WHAT IS NEEDED:
Could you print every entry below exactly as given?

DATA PROVIDED:
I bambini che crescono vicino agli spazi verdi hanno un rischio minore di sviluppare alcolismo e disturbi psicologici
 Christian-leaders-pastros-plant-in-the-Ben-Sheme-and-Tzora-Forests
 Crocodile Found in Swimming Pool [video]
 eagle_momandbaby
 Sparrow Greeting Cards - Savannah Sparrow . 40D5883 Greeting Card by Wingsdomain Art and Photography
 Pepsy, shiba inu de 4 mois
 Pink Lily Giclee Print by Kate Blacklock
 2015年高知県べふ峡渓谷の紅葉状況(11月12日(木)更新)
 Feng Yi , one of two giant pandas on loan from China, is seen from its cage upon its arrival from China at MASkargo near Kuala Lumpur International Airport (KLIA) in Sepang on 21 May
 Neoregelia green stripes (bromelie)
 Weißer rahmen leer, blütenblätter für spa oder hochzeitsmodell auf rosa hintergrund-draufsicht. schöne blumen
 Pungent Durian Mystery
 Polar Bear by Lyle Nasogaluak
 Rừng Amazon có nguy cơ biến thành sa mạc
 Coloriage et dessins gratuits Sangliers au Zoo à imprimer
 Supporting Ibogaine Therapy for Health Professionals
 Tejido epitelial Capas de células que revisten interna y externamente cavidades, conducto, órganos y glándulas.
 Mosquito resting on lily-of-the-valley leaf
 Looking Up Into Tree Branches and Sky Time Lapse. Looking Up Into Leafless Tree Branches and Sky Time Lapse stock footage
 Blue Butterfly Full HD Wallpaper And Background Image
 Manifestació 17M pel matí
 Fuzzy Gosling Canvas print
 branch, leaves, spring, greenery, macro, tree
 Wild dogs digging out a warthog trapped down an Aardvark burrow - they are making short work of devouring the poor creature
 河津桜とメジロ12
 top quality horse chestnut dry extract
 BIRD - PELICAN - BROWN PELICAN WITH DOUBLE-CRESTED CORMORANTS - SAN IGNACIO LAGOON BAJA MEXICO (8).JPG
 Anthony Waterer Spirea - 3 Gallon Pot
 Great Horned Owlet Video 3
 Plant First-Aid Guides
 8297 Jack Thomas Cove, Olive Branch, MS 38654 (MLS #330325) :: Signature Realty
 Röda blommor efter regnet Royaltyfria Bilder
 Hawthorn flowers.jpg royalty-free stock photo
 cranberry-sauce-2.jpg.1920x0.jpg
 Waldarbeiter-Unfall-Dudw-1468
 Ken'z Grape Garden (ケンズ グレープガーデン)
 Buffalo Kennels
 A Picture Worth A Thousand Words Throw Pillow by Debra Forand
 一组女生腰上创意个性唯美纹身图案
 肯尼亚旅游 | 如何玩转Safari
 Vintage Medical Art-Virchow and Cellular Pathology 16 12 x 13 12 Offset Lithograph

RESPONSE FOR THIS EXERCISE:
I bambini che crescono vicino agli spazi verdi hanno un rischio minore di sviluppare alcolismo e disturbi psicologici
 Christian-leaders-pastros-plant-in-the-Ben-Sheme-and-Tzora-Forests
 Crocodile Found in Swimming Pool [video]
 eagle_momandbaby
 Sparrow Greeting Cards - Savannah Sparrow . 40D5883 Greeting Card by Wingsdomain Art and Photography
 Pepsy, shiba inu de 4 mois
 Pink Lily Giclee Print by Kate Blacklock
 2015年高知県べふ峡渓谷の紅葉状況(11月12日(木)更新)
 Feng Yi , one of two giant pandas on loan from China, is seen from its cage upon its arrival from China at MASkargo near Kuala Lumpur International Airport (KLIA) in Sepang on 21 May
 Neoregelia green stripes (bromelie)
 Weißer rahmen leer, blütenblätter für spa oder hochzeitsmodell auf rosa hintergrund-draufsicht. schöne blumen
 Pungent Durian Mystery
 Polar Bear by Lyle Nasogaluak
 Rừng Amazon có nguy cơ biến thành sa mạc
 Coloriage et dessins gratuits Sangliers au Zoo à imprimer
 Supporting Ibogaine Therapy for Health Professionals
 Tejido epitelial Capas de células que revisten interna y externamente cavidades, conducto, órganos y glándulas.
 Mosquito resting on lily-of-the-valley leaf
 Looking Up Into Tree Branches and Sky Time Lapse. Looking Up Into Leafless Tree Branches and Sky Time Lapse stock footage
 Blue Butterfly Full HD Wallpaper And Background Image
 Manifestació 17M pel matí
 Fuzzy Gosling Canvas print
 branch, leaves, spring, greenery, macro, tree
 Wild dogs digging out a warthog trapped down an Aardvark burrow - they are making short work of devouring the poor creature
 河津桜とメジロ12
 top quality horse chestnut dry extract
 BIRD - PELICAN - BROWN PELICAN WITH DOUBLE-CRESTED CORMORANTS - SAN IGNACIO LAGOON BAJA MEXICO (8).JPG
 Anthony Waterer Spirea - 3 Gallon Pot
 Great Horned Owlet Video 3
 Plant First-Aid Guides
 8297 Jack Thomas Cove, Olive Branch, MS 38654 (MLS #330325) :: Signature Realty
 Röda blommor efter regnet Royaltyfria Bilder
 Hawthorn flowers.jpg royalty-free stock photo
 cranberry-sauce-2.jpg.1920x0.jpg
 Waldarbeiter-Unfall-Dudw-1468
 Ken'z Grape Garden (ケンズ グレープガーデン)
 Buffalo Kennels
 A Picture Worth A Thousand Words Throw Pillow by Debra Forand
 一组女生腰上创意个性唯美纹身图案
 肯尼亚旅游 | 如何玩转Safari
 Vintage Medical Art-Virchow and Cellular Pathology 16 12 x 13 12 Offset Lithograph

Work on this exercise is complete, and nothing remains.